## [Task description]
Can you copy the material below word for word, leaving out the pictures?

####

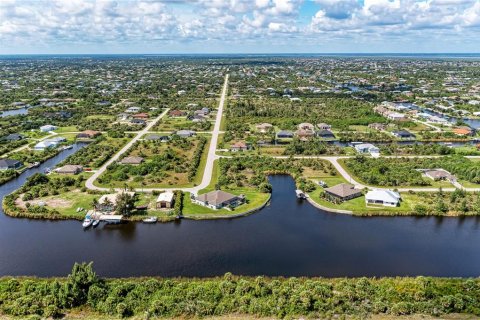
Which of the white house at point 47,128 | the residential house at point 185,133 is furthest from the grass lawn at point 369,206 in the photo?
the white house at point 47,128

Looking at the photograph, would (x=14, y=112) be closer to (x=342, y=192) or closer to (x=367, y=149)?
(x=367, y=149)

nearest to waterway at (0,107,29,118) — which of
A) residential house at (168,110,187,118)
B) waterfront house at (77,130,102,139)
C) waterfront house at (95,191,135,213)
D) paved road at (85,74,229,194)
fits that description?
waterfront house at (77,130,102,139)

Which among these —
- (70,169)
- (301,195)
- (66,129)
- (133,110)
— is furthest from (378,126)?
(66,129)

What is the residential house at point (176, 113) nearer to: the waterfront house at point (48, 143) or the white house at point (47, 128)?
the white house at point (47, 128)

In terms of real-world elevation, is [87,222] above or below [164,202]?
below

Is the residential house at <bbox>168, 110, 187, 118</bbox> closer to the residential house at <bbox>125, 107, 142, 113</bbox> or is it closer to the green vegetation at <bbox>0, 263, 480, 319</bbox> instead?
the residential house at <bbox>125, 107, 142, 113</bbox>

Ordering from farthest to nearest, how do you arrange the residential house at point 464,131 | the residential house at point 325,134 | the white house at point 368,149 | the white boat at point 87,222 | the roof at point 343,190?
the residential house at point 464,131
the residential house at point 325,134
the white house at point 368,149
the roof at point 343,190
the white boat at point 87,222
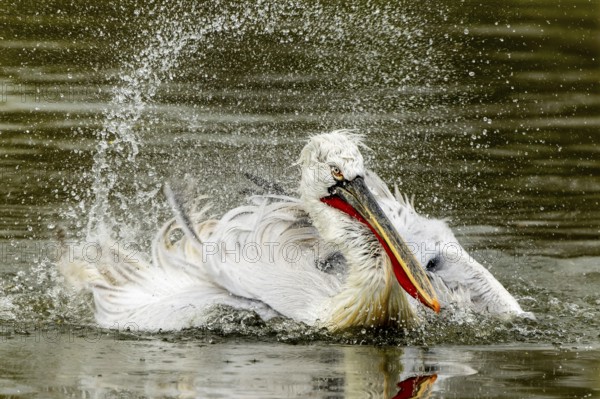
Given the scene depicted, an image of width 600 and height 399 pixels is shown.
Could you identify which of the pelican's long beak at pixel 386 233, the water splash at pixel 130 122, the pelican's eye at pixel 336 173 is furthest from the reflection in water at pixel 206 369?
the water splash at pixel 130 122

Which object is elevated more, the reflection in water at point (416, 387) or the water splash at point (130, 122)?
the water splash at point (130, 122)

####

## [Complete output]
Which of the white house at point 47,128 | the residential house at point 185,133 is furthest from the grass lawn at point 369,206 in the photo?
the white house at point 47,128

Looking at the photograph, would (x=14, y=112) be closer to (x=342, y=192) or closer to (x=367, y=149)?
(x=367, y=149)

nearest to waterway at (0,107,29,118) — which of
A) residential house at (168,110,187,118)
B) waterfront house at (77,130,102,139)
C) waterfront house at (95,191,135,213)
D) paved road at (85,74,229,194)
fits that description?
waterfront house at (77,130,102,139)

Which among these —
- (70,169)
- (301,195)
- (66,129)
- (133,110)
— is furthest from (378,126)?
(66,129)

What is the residential house at point (176, 113) nearer to: the waterfront house at point (48, 143) or the white house at point (47, 128)?
the white house at point (47, 128)

In terms of real-world elevation, is [87,222] above or below [164,202]?
below

Is the residential house at <bbox>168, 110, 187, 118</bbox> closer to the residential house at <bbox>125, 107, 142, 113</bbox> or is it closer to the green vegetation at <bbox>0, 263, 480, 319</bbox> instead?
the residential house at <bbox>125, 107, 142, 113</bbox>

Ordering from farthest to nearest, how do you arrange the residential house at point 464,131 | the residential house at point 325,134 | the white house at point 368,149 | the white boat at point 87,222 | the roof at point 343,190?
the residential house at point 464,131
the residential house at point 325,134
the white house at point 368,149
the roof at point 343,190
the white boat at point 87,222
Given the scene depicted, an image of width 600 and height 399 pixels is shown.
Could you identify which of the pelican's long beak at pixel 386 233, the water splash at pixel 130 122, the pelican's eye at pixel 336 173 is furthest from the reflection in water at pixel 206 369?
the water splash at pixel 130 122

Which object is elevated more, the reflection in water at point (416, 387) or the water splash at point (130, 122)?
the water splash at point (130, 122)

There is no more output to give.